By Chirantan Basu | Updated Aug 30, 2022

The equation of a plane in three‑dimensional space can be expressed as ax + by + cz = d, where at least one of the constants a, b, or c is non‑zero. When three points are known, the plane can be derived using vector cross products, a reliable geometric technique that guarantees an exact solution.

Step 1 – Identify the Three Points

Label the points A, B, and C. For illustration, let A = (3, 1, 1), B = (1, 4, 2), and C = (1, 3, 4).

Step 2 – Form Two Vectors on the Plane

Choose any two vectors that lie on the plane. A convenient choice is AB and AC:

• AB = B – A = (1–3, 4–1, 2–1) = (–2, 3, 1)
• AC = C – A = (1–3, 3–1, 4–1) = (–2, 2, 3)

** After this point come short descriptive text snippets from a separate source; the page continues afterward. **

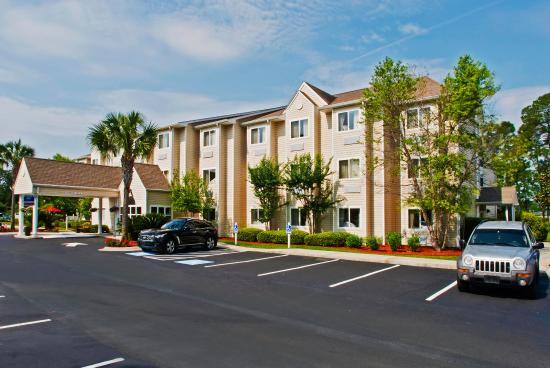 Photo of Microtel Inn & Suites By Wyndham Brunswick North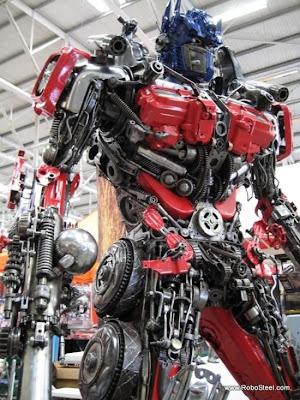 Optimus prime Robot hecho con desechos reciclados metálicos
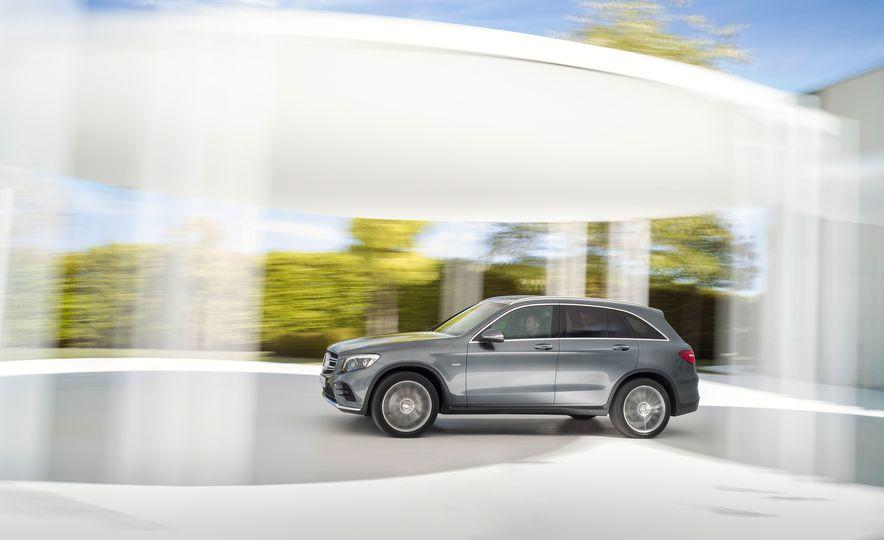 2016 Mercedes-Benz GLC250d 4MATICs (Euro-spec) - Slide 10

Step 3 – Compute the Normal Vector via Cross Product

The cross product of AB and AC yields a vector normal to the plane:

AB × AC = (a₂b₃ – a₃b₂, a₃b₁ – a₁b₃, a₁b₂ – a₂b₁)

Substituting the coordinates gives:

AB × AC = (3·3 – 1·2, 1·(–2) – (–2)·3, (–2)·2 – 3·(–2)) = (7, 4, 2)

Thus, the normal vector N is (7, 4, 2).

Step 4 – Write the Plane Equation

Using point C (or any known point) and the normal vector, the plane equation is:

7(x – 1) + 4(y – 3) + 2(z – 4) = 0

Expanding and simplifying yields the standard form:

7x + 4y + 2z = 27

Step 5 – Verify the Result

Substitute each of the original points into the equation to confirm they satisfy it. All three points satisfy 7x + 4y + 2z = 27, validating the calculation.

TL;DR

Use vector cross products to find a plane’s normal vector, then plug any point into the dot‑product form to obtain the plane’s equation.